Hello,
I have 2 or 4 H200 on the same server. Here is my setup:
vLLM API server version 0.9.0.1 running on a vllm-openai docker container.
gcc 11.4.0
cmake version 4.0.2
Ubuntu 24.04.2 LTS
Driver Version: 575.51.03
nvcc: NVIDIA (R) Cuda compiler driver
Cuda compilation tools, release 12.8, V12.8.93
Build cuda_12.8.r12.8/compiler.35583870_0
Here is my last vllm parameters (but I tried with many different variation and the problem is always the same):
TRANSFORMERS_OFFLINE=1
HF_DATASET_OFFLINE=1
VLLM_ENGINE_ITERATION_TIMEOUT_S=360
--task generate --tensor-parallel-size 4 --max-num-seqs 256 --max-num-batched-tokens 25536 --gpu-memory-utilization 0.90 --enable-chunked-prefill --enable-prefix-caching --distributed-executor-backend ray --max-model-len 70000 --dtype bfloat16 --swap-space 141
The VLLM is running fine for small testing purpose for a month or so but when now that I try to increase the load.

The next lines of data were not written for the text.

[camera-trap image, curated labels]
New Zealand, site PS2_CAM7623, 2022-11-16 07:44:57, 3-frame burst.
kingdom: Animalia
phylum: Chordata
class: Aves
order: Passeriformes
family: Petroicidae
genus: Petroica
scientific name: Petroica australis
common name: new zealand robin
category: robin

I have been experiencing aborted request (INFO [async_llm.py:420] Aborted request chatcmpl-XXX) during my vllm custom real world benchmarking.

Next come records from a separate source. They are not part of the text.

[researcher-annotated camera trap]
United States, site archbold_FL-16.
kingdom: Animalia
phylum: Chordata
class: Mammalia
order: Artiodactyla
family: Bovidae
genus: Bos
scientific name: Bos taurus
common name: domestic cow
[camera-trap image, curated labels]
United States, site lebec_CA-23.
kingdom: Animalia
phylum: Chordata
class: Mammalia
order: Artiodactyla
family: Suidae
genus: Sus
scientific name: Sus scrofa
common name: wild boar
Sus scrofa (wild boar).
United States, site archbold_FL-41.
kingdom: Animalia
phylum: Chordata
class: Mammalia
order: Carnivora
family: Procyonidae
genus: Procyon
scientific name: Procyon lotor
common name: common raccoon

Before that, I ran your vllm benchmark script here was my result:
============ Serving Benchmark Result ============
Successful requests: 1000
Benchmark duration (s): 54.31
Total input tokens: 215196
Total generated tokens: 188229
Request throughput (req/s): 18.41
Output token throughput (tok/s): 3466.05
Total Token throughput (tok/s): 7428.68
--------------Time to First Token---------------
Mean TTFT (ms): 4846.07
Median TTFT (ms): 3767.26
P99 TTFT (ms): 12372.16
----Time per Output Token (excl. 1st token)-----
Mean TPOT (ms): 274.80
Median TPOT (ms): 155.41
P99 TPOT (ms): 1012.16
--------------Inter-token Latency---------------
After that I made a script that make request to my LLM in a parallel way to benchmark myself a real world scenario. It’s a script that make X request every Y times (even if previous question is not answered) of Z tokens.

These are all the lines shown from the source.